- Provided records
§ §
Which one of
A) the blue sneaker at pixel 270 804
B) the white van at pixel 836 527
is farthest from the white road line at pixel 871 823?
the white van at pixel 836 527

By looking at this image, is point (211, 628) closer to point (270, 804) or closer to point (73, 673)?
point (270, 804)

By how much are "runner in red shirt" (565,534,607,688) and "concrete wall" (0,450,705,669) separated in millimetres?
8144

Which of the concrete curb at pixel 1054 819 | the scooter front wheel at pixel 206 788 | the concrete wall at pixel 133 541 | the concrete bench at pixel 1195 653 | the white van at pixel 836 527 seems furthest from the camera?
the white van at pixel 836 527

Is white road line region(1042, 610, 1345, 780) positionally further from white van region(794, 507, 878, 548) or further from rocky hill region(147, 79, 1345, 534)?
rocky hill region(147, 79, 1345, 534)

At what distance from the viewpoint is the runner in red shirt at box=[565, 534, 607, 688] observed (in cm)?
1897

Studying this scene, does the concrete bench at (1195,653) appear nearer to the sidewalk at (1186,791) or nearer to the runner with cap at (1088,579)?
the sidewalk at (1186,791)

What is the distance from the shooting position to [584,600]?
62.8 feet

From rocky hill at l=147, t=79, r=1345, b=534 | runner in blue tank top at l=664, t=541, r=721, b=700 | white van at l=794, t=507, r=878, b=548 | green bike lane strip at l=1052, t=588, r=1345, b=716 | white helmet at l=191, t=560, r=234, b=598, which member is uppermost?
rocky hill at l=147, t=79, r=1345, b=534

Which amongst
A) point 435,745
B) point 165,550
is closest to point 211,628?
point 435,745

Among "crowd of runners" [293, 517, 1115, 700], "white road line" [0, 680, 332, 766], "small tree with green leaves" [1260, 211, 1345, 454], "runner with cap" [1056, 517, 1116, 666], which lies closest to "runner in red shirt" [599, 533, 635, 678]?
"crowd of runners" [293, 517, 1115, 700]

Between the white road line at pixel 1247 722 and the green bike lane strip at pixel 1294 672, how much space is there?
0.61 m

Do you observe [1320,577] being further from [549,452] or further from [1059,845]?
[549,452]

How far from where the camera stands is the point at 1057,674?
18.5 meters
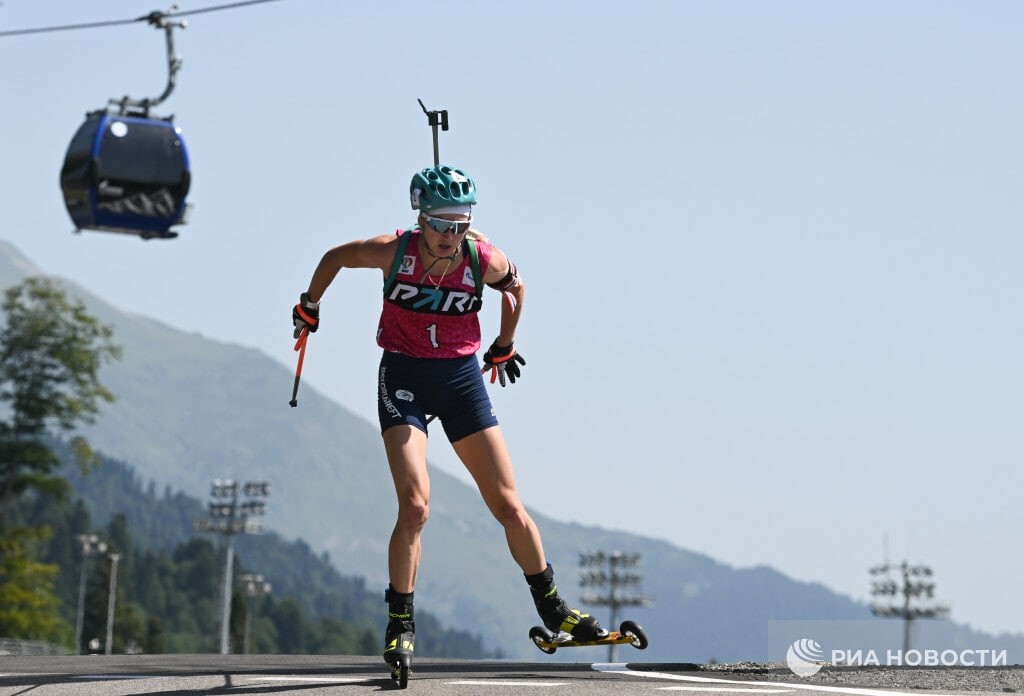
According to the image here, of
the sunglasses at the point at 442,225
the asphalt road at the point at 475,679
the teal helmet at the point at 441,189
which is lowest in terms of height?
the asphalt road at the point at 475,679

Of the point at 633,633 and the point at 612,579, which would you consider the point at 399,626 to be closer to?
the point at 633,633

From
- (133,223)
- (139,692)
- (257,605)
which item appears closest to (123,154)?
(133,223)

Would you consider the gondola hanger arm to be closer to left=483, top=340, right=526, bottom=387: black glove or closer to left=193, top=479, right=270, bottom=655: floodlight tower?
left=483, top=340, right=526, bottom=387: black glove

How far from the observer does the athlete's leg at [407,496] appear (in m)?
9.74

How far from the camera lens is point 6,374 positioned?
59.1 metres

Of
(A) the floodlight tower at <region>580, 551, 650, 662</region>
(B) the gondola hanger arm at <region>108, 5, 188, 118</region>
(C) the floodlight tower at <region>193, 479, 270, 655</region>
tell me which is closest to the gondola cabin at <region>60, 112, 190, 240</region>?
(B) the gondola hanger arm at <region>108, 5, 188, 118</region>

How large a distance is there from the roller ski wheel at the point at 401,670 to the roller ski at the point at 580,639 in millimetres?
1069

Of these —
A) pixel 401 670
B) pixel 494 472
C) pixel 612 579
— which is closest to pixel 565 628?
pixel 494 472

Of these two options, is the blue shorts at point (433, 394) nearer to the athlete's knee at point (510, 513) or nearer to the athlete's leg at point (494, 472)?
the athlete's leg at point (494, 472)

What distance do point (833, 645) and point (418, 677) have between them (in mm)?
2643

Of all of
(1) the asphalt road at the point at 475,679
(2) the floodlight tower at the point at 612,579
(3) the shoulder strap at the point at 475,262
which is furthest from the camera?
(2) the floodlight tower at the point at 612,579

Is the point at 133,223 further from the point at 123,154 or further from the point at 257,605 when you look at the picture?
the point at 257,605

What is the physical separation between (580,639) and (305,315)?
8.11 ft

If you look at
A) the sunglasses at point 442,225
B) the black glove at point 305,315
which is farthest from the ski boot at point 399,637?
the sunglasses at point 442,225
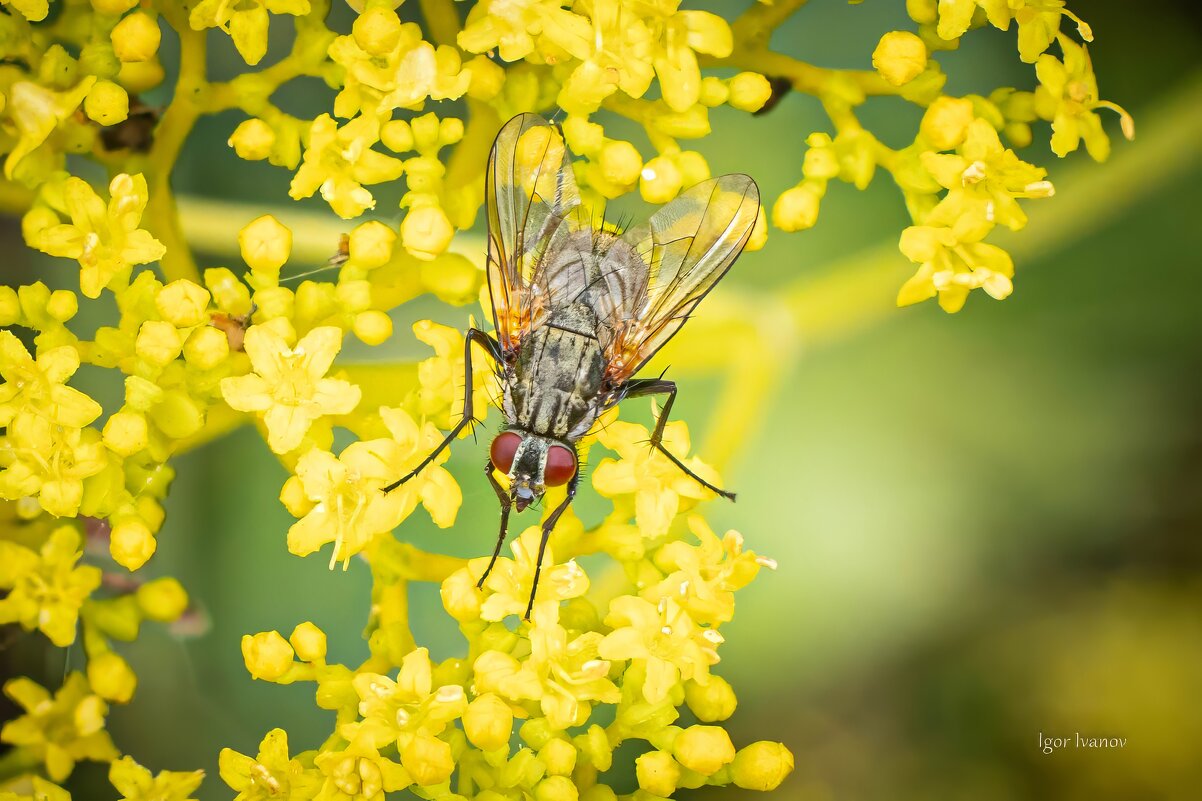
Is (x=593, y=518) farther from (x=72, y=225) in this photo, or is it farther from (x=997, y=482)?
(x=72, y=225)

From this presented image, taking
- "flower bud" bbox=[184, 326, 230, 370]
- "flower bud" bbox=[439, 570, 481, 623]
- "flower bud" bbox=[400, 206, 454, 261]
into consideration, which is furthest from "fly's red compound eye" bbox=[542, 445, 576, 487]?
"flower bud" bbox=[184, 326, 230, 370]

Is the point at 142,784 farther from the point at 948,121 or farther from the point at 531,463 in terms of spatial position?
the point at 948,121

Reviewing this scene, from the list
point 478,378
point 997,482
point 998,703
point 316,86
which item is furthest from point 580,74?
point 998,703

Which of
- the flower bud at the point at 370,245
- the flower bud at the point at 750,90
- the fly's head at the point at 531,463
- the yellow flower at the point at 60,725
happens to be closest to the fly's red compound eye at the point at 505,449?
the fly's head at the point at 531,463

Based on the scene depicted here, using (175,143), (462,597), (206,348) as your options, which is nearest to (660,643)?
(462,597)

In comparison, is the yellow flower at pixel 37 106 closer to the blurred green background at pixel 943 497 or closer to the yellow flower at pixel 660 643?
§ §
- Your instructions
Rewrite every entry with each "runner in red shirt" changed to "runner wearing a red shirt" and nothing else altered. Leave the pictures out.

- Solution to this problem
Which one of
A) the blue sneaker at pixel 270 804
B) the white van at pixel 836 527
is farthest from the white road line at pixel 871 823?
the white van at pixel 836 527

By looking at this image, is point (211, 628) closer to point (270, 804) or closer to point (73, 673)?
point (270, 804)

By how much are "runner wearing a red shirt" (565,534,607,688) and "concrete wall" (0,450,705,669) separated in millimetres?
8144

Which of the concrete curb at pixel 1054 819 | the scooter front wheel at pixel 206 788 | the concrete wall at pixel 133 541 | the concrete bench at pixel 1195 653 | the white van at pixel 836 527 seems furthest from the camera?
the white van at pixel 836 527

Is white road line region(1042, 610, 1345, 780) positionally further from white van region(794, 507, 878, 548) or further from rocky hill region(147, 79, 1345, 534)?
rocky hill region(147, 79, 1345, 534)

At what distance from the viewpoint is the runner wearing a red shirt at box=[565, 534, 607, 688] observed (in cm)?
1897

Studying this scene, does the concrete bench at (1195,653) appear nearer to the sidewalk at (1186,791) or nearer to the runner with cap at (1088,579)?
the sidewalk at (1186,791)

What is the distance from the shooting position to [584,600]?
62.8 feet

From rocky hill at l=147, t=79, r=1345, b=534 | runner in blue tank top at l=664, t=541, r=721, b=700 | white van at l=794, t=507, r=878, b=548 | green bike lane strip at l=1052, t=588, r=1345, b=716 | white helmet at l=191, t=560, r=234, b=598, which member is uppermost?
rocky hill at l=147, t=79, r=1345, b=534

Which amongst
A) point 435,745
B) point 165,550
is closest to point 211,628?
point 435,745

Among "crowd of runners" [293, 517, 1115, 700], "white road line" [0, 680, 332, 766], "small tree with green leaves" [1260, 211, 1345, 454], "runner with cap" [1056, 517, 1116, 666], which lies closest to "runner wearing a red shirt" [599, 533, 635, 678]?
"crowd of runners" [293, 517, 1115, 700]

Between the white road line at pixel 1247 722 and the green bike lane strip at pixel 1294 672, how much space is there?
0.61 m

Do you observe [1320,577] being further from [549,452] or further from [1059,845]?
[549,452]

How far from where the camera stands is the point at 1057,674?
18.5 meters
According to the image here, of
the sunglasses at the point at 442,225
the asphalt road at the point at 475,679
the teal helmet at the point at 441,189
which is lowest in terms of height?
the asphalt road at the point at 475,679

Of the point at 633,633 and the point at 612,579, which would you consider the point at 399,626 to be closer to?
the point at 633,633

From
- (133,223)
- (139,692)
- (257,605)
which item appears closest to (123,154)?
(133,223)

Would you consider the gondola hanger arm to be closer to left=483, top=340, right=526, bottom=387: black glove or closer to left=193, top=479, right=270, bottom=655: floodlight tower?
left=483, top=340, right=526, bottom=387: black glove

How far from the observer does the athlete's leg at [407,496] appear (in m)?
9.74

How far from the camera lens is point 6,374 positioned?
59.1 metres

Of
(A) the floodlight tower at <region>580, 551, 650, 662</region>
(B) the gondola hanger arm at <region>108, 5, 188, 118</region>
(C) the floodlight tower at <region>193, 479, 270, 655</region>
tell me which is closest to the gondola cabin at <region>60, 112, 190, 240</region>?
(B) the gondola hanger arm at <region>108, 5, 188, 118</region>

How large a distance is there from the roller ski wheel at the point at 401,670 to the roller ski at the point at 580,639 in millimetres?
1069

Of these —
A) pixel 401 670
B) pixel 494 472
C) pixel 612 579
— which is closest to pixel 565 628?
pixel 494 472

Of these two options, is the blue shorts at point (433, 394) nearer to the athlete's knee at point (510, 513) or nearer to the athlete's leg at point (494, 472)?
the athlete's leg at point (494, 472)

What distance do point (833, 645) and point (418, 677) have between them (in mm)?
2643

Of all of
(1) the asphalt road at the point at 475,679
(2) the floodlight tower at the point at 612,579
(3) the shoulder strap at the point at 475,262
which is furthest from the camera?
(2) the floodlight tower at the point at 612,579

Is the point at 133,223 further from the point at 123,154 or further from the point at 257,605 when you look at the picture?
the point at 257,605

What is the physical separation between (580,639) and (305,315)?
8.11 ft

If you look at
A) the sunglasses at point 442,225
B) the black glove at point 305,315
which is farthest from the ski boot at point 399,637?
the sunglasses at point 442,225
Is (x=593, y=518) farther from (x=72, y=225) in this photo, or is it farther from (x=997, y=482)?
(x=72, y=225)

From this presented image, taking
- "flower bud" bbox=[184, 326, 230, 370]
- "flower bud" bbox=[439, 570, 481, 623]
- "flower bud" bbox=[400, 206, 454, 261]
into consideration, which is furthest from "fly's red compound eye" bbox=[542, 445, 576, 487]?
"flower bud" bbox=[184, 326, 230, 370]

Is the point at 142,784 farther from the point at 948,121 or farther from the point at 531,463 in terms of spatial position?
the point at 948,121

Reviewing this scene, from the list
point 478,378
point 997,482
point 998,703
point 316,86
which item is furthest from point 580,74?
point 998,703

Which of
- the flower bud at the point at 370,245
- the flower bud at the point at 750,90
- the fly's head at the point at 531,463
- the yellow flower at the point at 60,725
happens to be closest to the fly's red compound eye at the point at 505,449?
the fly's head at the point at 531,463

Based on the scene depicted here, using (175,143), (462,597), (206,348) as your options, which is nearest to (660,643)?
(462,597)

In comparison, is the yellow flower at pixel 37 106 closer to the blurred green background at pixel 943 497 or closer to the yellow flower at pixel 660 643?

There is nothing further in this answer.